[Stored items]

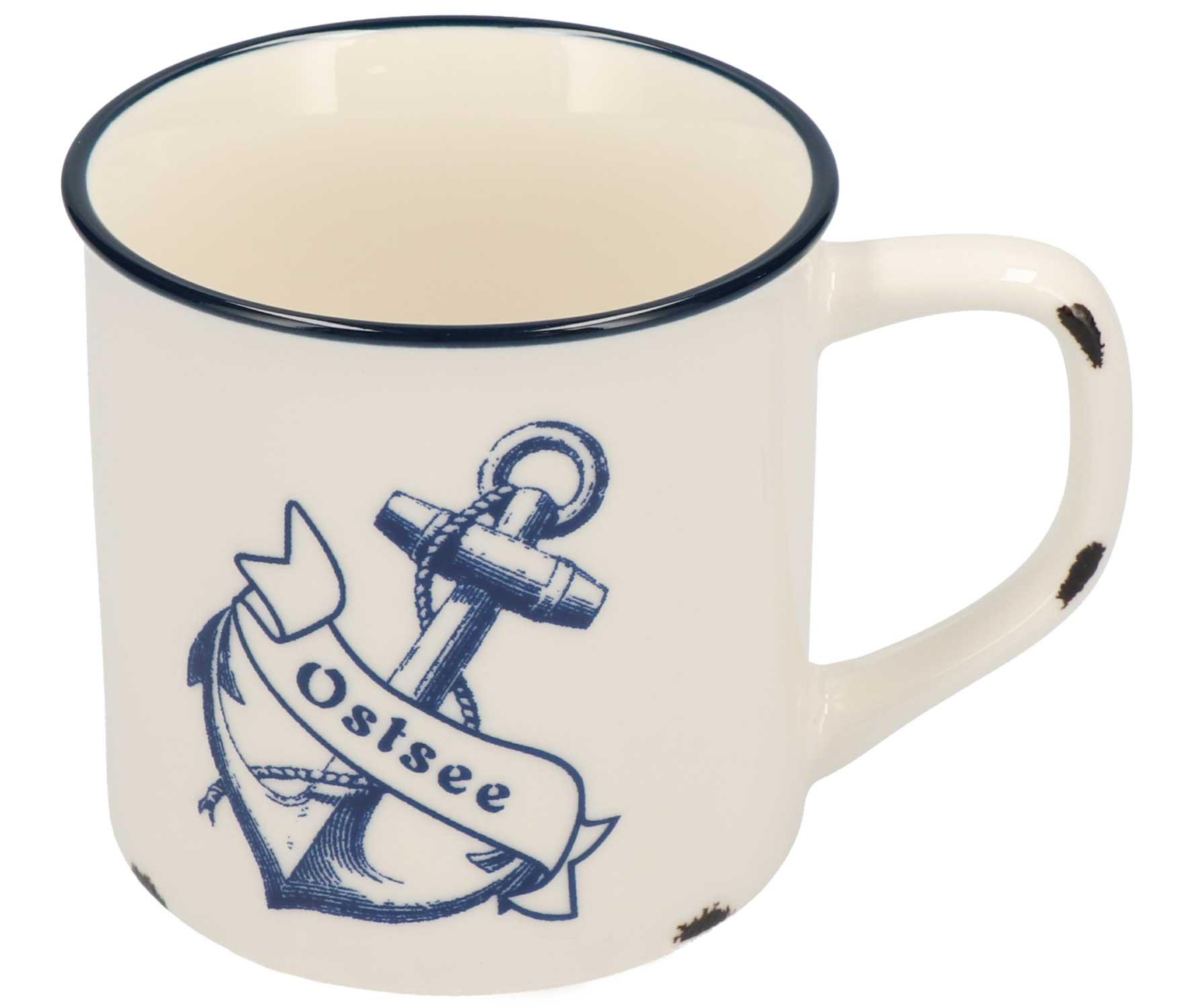 xf ostsee kaffeebecher maritim 300ml weiss a76bf8d7268cb8ef b c268f
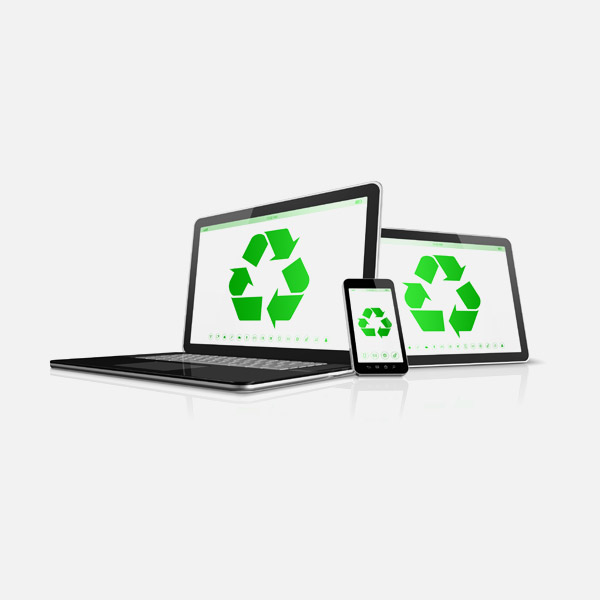 Environmentally safe laptop disposal and recycling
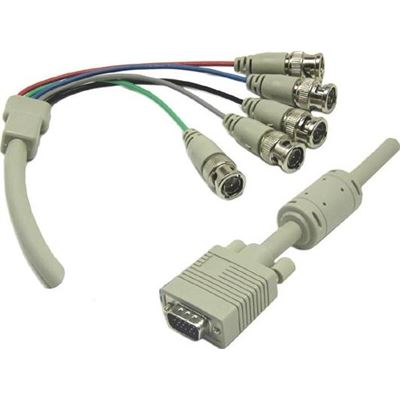 DYNAMIX 2m VGA to BNC Cable with Ferrite Core. HD DB15 Male to 5x BNC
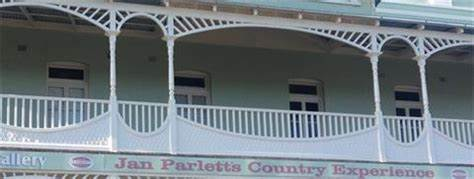 Jan Parletts Country Experience - the Store with More | 29 MAIN STREET, Grenfell, New South Wales 2810 | +61 2 6343 1984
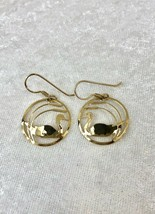 Vintage Wild Bryde Gold Plated Swan Cut Out Dangle Earrings - $14.01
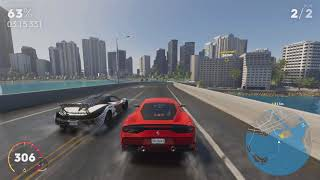 "The Crew 2 - Final Street Racing Event ""The Keys To The City"" vs Edgar ""Tio"" Marquez"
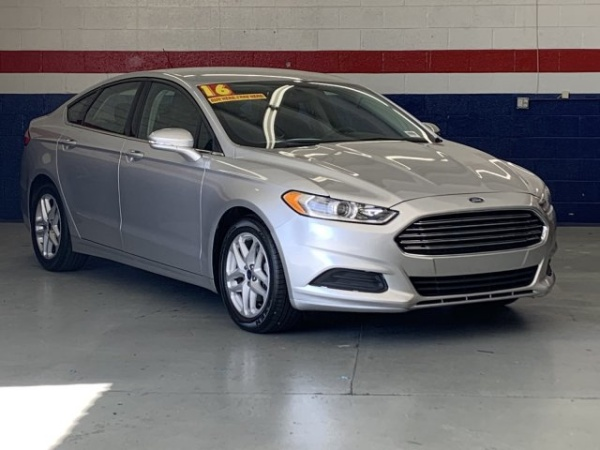 2016 Ford Fusion in Las Vegas, NV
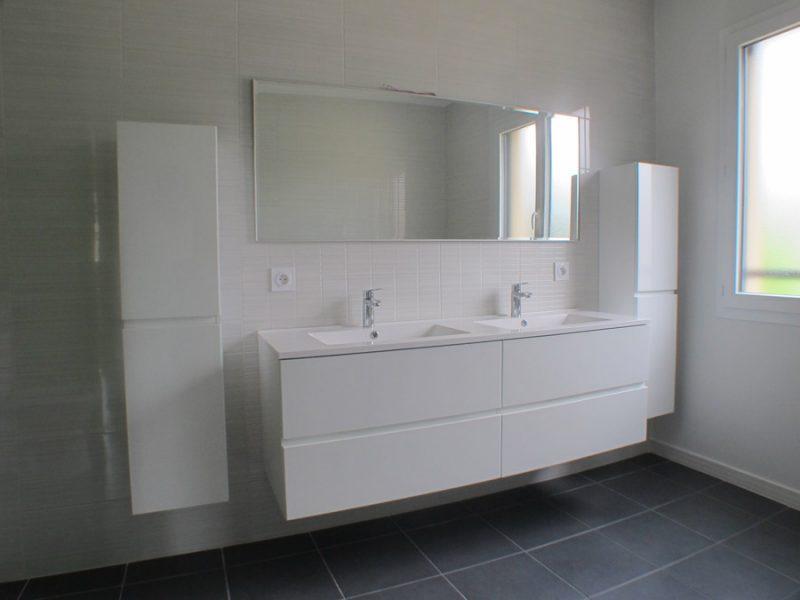 salle de bain mobilier blanc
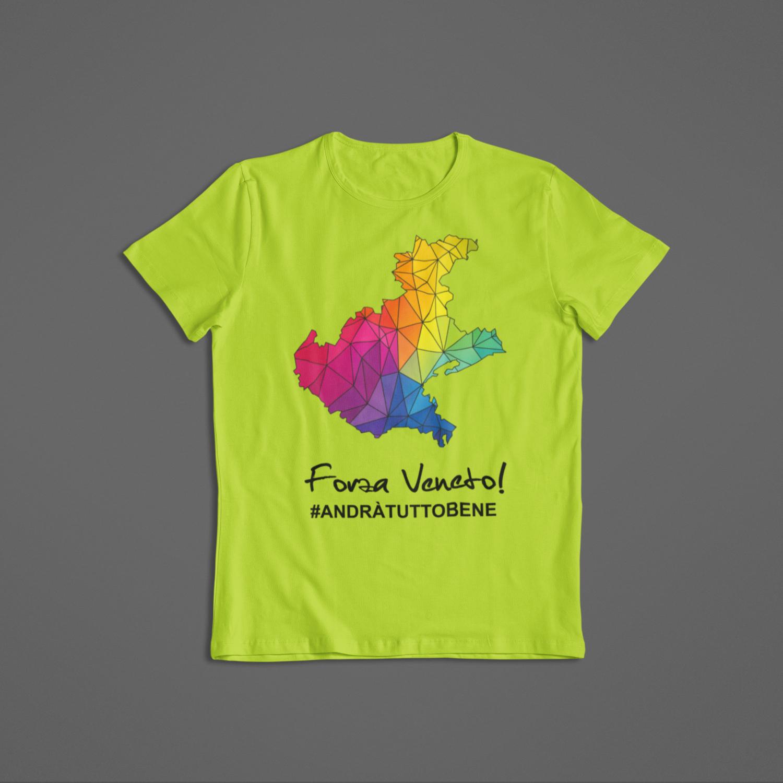 Tshirt Bambino Forza Veneto ver.2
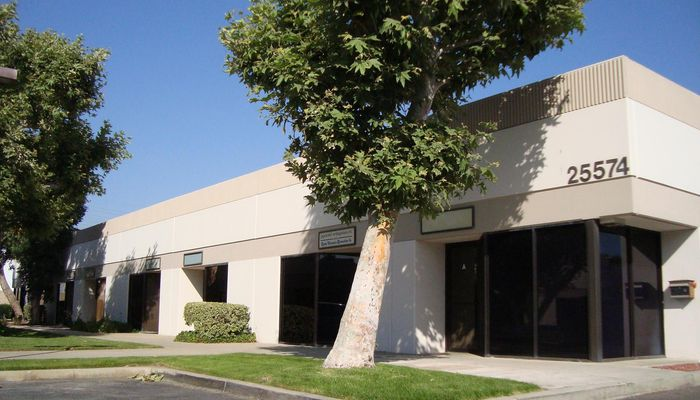 Warehouse for Lease located at 25570-25574 Rye Canyon Valencia, CA 91355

_ASSIGNMENT_:
Your output should be exactly the lines of the records above from the one with "Vintage Wild Bryde" through the last, both ends included, with pictures excluded.

_WRITTEN SOLUTION_:
 Vintage Wild Bryde Gold Plated Swan Cut Out Dangle Earrings - $14.01
 "The Crew 2 - Final Street Racing Event ""The Keys To The City"" vs Edgar ""Tio"" Marquez"
 2016 Ford Fusion in Las Vegas, NV
 salle de bain mobilier blanc
 Tshirt Bambino Forza Veneto ver.2
 Warehouse for Lease located at 25570-25574 Rye Canyon Valencia, CA 91355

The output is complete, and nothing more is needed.